One thing for potential compaq buyers: don't pay extra for memory upgrades from compaq. You can do far better at other places on the net (ebay included). I bought mine with 64M installed, and upgraded to 192M for *half* the price that compaq was charging...
Let's try not to let fact interfere with our speculation here, OK?
I was sold on this one after taking a friend's out on a test drive. One of the sleekest yet solidy built machines I've seen in a while. I'm planning to buy one within the next few months. It's not below $1000, though (I think it's more around $1500). I'm pretty optimistic they'll get the issues with OS X worked out so that more applications work properly. I haven't done too much research into loading Linux PPC onto the new iBooks, are there any hardware/driver conflicts out there to watch out for?
I just got a Sony Vaio XG-700K, and it's a pretty sweet package.
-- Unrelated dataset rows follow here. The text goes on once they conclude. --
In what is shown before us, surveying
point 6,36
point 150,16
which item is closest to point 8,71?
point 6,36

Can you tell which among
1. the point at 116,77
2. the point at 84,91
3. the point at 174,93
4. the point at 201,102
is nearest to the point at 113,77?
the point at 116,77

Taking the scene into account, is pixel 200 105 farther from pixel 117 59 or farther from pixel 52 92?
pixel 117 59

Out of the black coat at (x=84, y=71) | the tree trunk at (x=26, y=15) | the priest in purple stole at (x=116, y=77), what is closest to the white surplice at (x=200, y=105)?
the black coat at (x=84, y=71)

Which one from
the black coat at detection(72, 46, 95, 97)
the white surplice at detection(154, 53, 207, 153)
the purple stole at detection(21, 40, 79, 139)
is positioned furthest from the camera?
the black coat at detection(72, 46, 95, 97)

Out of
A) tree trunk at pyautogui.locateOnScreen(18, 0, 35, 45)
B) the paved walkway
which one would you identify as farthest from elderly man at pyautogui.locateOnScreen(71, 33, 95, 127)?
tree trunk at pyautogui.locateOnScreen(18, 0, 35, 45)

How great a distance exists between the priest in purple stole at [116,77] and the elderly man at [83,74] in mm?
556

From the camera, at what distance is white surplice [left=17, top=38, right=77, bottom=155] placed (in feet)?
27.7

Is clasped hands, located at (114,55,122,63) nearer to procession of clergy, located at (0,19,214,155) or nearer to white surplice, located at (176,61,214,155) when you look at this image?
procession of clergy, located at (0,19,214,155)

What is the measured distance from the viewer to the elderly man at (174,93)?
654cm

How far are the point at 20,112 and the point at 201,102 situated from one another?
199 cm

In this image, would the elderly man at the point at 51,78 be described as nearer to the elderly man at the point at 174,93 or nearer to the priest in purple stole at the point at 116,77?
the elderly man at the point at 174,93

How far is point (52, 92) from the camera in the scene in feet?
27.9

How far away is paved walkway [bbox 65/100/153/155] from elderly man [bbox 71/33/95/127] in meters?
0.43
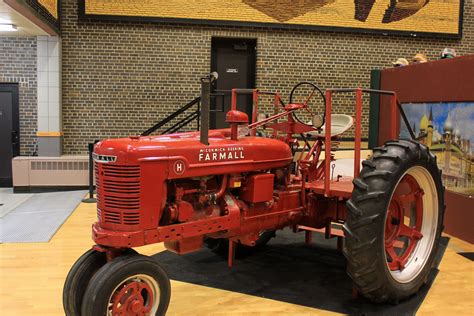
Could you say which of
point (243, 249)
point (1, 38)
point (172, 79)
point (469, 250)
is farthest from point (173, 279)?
point (1, 38)

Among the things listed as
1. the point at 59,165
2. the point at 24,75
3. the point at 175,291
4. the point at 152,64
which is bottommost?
the point at 175,291

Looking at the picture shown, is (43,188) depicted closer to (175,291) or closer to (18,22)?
(18,22)

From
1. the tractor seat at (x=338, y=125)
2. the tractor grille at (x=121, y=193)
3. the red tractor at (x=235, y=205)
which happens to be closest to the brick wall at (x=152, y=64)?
the tractor seat at (x=338, y=125)

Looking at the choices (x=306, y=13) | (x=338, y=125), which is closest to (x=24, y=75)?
(x=306, y=13)

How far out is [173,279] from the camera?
3461 mm

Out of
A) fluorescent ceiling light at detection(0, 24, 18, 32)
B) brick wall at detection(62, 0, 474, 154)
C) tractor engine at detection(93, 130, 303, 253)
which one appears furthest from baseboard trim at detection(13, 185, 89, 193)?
tractor engine at detection(93, 130, 303, 253)

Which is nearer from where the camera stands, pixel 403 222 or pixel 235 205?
pixel 235 205

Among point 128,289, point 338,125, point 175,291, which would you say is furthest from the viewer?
point 338,125

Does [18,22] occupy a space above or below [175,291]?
above

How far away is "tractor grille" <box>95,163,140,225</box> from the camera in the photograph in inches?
96.7

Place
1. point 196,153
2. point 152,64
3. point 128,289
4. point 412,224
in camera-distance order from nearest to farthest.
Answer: point 128,289 < point 196,153 < point 412,224 < point 152,64

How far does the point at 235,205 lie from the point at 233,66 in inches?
248

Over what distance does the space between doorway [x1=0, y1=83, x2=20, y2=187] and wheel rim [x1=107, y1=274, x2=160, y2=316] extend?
666cm

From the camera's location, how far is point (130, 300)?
7.80ft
It comes with seperate DVD and Cd-RW drives. The screen is 1024 x 768 XGA and pretty crisp and can be replaced with a privacy screen for cheap off eBay.
It's a 750 megahertz PIII, has built in modem but no ethernet. With two PCMCIA slots, though, you can jam an ethernet card and 802.11b card with no problems.
Downsides? Everything is expensive. Battery is $250 (200 on eBay), extra AC adapter is $100 or so, and so on.
It's a great laptop, and there are linux drivers for the custom stuff (like the Jogdial).
I like Dell machines a lot, and use them exclusively at work (I buy all of our new systems). But, I just bought an iBook for my personal laptop. It's the first Mac I've ever owned, and I like it a lot. I got the DVD model ($1449 for Education users) and I'm quite happy in OS X.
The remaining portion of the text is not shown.